If it is anywhere as good as Gettysburg was I can't wait.


----------



## George_F (Dec 25, 2002)

I'm looking forward to seeing this Lady T. There is alot of historical aspects...and this is where the folks interested in history hang out.

"Gods and Generals" opens this Friday. It is the 226 minute adaptation of the book by Jeff Shaara which covers the Civil War from the John Brown hanging through the battle of Chancellorsville.

Jeff Shaara is the son of Michael Shaara who wrote "The Killer Angels" upon which the Ted Turner produced film "Gettysburg" was based. Mr. Shaara was awarded a Pulitzer Prize for his novel, one which I feel was not at all merited. I found it too lofty in tone and too literal in presentation, flaws which became worse when placed on screen. The movie was further hampered by inexpert direction and stiff performances from most of the actors, a notable exception being Jeff Daniels who did an excellent job as Colonel Chamberlain. Martin Sheen's Lee came across as something of a meek fuddy duddy, Tom Beringer's Longsteeet appeared to be sleepwalking through the battle. Some of the smaller parts were awful, such as the actor portraying Harrison the spy, all broad theatrical gestures and tosses of the head, smirks, shrugs. Far too much of the dialogue was straight forward narrative rather than anything which would pass as normal conversation.

The same production team and the same director are behind "Gods and Generals" but I have hopes that it will be a much better movie than "Gettysburg." This is because Jeff Shaara is a much better writer than his late father. "Gods and Generals" is a good read, has a broader scope than "Killer Angels" and avoids the overly reverential tone of that earlier book. Martin Sheen has been replaced as Lee by Robert Duvall for "Gods" and I can't help but thinik that this will be a more interesting portrayal.
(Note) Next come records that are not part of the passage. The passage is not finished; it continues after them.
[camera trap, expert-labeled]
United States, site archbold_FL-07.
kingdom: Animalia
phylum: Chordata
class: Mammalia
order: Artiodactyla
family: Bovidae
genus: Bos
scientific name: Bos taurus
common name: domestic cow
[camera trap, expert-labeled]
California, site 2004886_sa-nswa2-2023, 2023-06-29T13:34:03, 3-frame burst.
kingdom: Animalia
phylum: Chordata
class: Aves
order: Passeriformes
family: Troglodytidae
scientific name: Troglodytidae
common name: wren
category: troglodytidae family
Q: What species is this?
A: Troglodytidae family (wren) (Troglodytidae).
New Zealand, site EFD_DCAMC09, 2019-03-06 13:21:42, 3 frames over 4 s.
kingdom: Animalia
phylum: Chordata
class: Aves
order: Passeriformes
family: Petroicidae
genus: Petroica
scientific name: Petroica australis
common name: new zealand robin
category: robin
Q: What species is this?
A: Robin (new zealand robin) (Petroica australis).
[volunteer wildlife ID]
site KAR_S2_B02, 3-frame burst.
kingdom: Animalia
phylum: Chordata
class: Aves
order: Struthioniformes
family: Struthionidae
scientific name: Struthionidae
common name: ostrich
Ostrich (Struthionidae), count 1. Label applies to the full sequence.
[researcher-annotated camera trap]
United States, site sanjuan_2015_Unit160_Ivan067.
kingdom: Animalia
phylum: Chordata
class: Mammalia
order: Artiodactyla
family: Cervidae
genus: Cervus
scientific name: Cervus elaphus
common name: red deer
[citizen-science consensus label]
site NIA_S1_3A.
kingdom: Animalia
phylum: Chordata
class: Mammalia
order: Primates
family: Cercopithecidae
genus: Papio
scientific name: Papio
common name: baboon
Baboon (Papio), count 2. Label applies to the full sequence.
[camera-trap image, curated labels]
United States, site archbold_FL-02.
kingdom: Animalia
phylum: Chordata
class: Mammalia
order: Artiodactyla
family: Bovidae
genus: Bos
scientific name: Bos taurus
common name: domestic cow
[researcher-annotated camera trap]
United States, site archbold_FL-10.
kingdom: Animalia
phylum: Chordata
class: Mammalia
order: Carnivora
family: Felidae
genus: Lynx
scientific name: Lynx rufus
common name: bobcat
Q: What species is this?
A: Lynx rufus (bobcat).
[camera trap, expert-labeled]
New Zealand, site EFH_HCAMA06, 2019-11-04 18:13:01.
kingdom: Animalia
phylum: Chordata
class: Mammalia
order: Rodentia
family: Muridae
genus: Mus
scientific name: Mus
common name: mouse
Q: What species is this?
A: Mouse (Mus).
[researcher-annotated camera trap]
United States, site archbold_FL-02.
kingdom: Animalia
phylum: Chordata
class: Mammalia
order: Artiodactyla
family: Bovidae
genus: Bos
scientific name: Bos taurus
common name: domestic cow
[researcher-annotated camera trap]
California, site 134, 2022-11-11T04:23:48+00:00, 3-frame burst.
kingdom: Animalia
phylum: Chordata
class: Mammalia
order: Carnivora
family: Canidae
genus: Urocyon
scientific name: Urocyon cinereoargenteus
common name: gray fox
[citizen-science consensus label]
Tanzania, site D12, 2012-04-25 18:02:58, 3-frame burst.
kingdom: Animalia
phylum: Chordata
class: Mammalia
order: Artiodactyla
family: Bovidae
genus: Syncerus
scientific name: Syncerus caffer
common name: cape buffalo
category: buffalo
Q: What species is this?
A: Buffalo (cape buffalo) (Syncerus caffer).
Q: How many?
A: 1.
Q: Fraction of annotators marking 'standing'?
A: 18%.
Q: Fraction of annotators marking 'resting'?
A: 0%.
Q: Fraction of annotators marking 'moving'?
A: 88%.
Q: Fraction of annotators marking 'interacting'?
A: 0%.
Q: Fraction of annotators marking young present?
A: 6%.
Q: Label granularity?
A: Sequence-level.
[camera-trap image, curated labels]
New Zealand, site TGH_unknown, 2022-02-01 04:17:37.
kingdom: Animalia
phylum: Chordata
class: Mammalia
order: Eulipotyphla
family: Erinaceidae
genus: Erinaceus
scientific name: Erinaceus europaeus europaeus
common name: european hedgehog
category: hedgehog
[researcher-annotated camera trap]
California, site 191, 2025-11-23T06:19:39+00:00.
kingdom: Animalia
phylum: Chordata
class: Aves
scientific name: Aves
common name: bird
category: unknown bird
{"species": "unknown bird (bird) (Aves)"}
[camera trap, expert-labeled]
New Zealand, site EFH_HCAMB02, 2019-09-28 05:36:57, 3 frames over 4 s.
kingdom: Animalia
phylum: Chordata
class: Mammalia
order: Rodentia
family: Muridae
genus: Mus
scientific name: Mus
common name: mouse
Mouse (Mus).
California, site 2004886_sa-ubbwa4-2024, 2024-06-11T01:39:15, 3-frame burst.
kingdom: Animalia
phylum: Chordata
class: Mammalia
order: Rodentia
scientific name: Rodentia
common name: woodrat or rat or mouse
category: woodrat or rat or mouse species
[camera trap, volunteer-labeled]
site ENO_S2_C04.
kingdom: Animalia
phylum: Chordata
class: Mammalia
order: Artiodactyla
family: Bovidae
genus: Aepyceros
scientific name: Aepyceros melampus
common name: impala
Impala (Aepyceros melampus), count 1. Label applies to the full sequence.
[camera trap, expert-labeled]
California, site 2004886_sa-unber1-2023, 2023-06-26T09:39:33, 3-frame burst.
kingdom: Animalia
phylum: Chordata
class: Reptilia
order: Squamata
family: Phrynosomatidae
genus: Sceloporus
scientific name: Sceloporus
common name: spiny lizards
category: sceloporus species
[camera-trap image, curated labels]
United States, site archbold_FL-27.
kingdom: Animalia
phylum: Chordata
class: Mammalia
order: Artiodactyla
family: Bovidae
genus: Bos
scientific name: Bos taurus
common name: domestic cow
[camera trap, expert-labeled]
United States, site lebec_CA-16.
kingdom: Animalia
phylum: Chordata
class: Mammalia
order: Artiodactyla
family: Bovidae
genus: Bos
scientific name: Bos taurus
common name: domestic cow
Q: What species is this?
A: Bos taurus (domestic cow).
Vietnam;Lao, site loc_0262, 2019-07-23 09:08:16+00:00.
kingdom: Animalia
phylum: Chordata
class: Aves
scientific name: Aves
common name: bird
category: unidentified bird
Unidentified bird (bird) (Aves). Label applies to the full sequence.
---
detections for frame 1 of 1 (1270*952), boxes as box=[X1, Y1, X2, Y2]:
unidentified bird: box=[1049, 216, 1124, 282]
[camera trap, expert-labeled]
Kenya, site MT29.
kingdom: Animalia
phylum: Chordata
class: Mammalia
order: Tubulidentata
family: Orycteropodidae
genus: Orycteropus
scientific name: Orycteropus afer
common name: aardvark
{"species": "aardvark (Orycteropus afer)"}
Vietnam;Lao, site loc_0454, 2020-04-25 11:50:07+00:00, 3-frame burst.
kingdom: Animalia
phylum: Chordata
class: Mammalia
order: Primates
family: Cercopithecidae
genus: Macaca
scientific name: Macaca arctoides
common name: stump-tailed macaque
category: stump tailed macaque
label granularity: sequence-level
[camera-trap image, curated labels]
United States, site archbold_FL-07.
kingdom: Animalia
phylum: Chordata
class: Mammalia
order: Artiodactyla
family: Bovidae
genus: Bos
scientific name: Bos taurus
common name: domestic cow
I'm geared up and really looking forward to seeing it, even if the character parts of the film don't represent an improvement over "Gettysburg", it is still the first film to attempt stagings of two of the more incredible spectacles of the war....the failed Union assualt on Mayre's Heights during the battle of Fredericksburg, and the successful flank attack by Jackson's Corps at Chancellorsville. That is something I've wanted to see since I was a little kid and first read about these events.

Any thoughts, comments from those who have seen "Gettysburg" or have read the books?


----------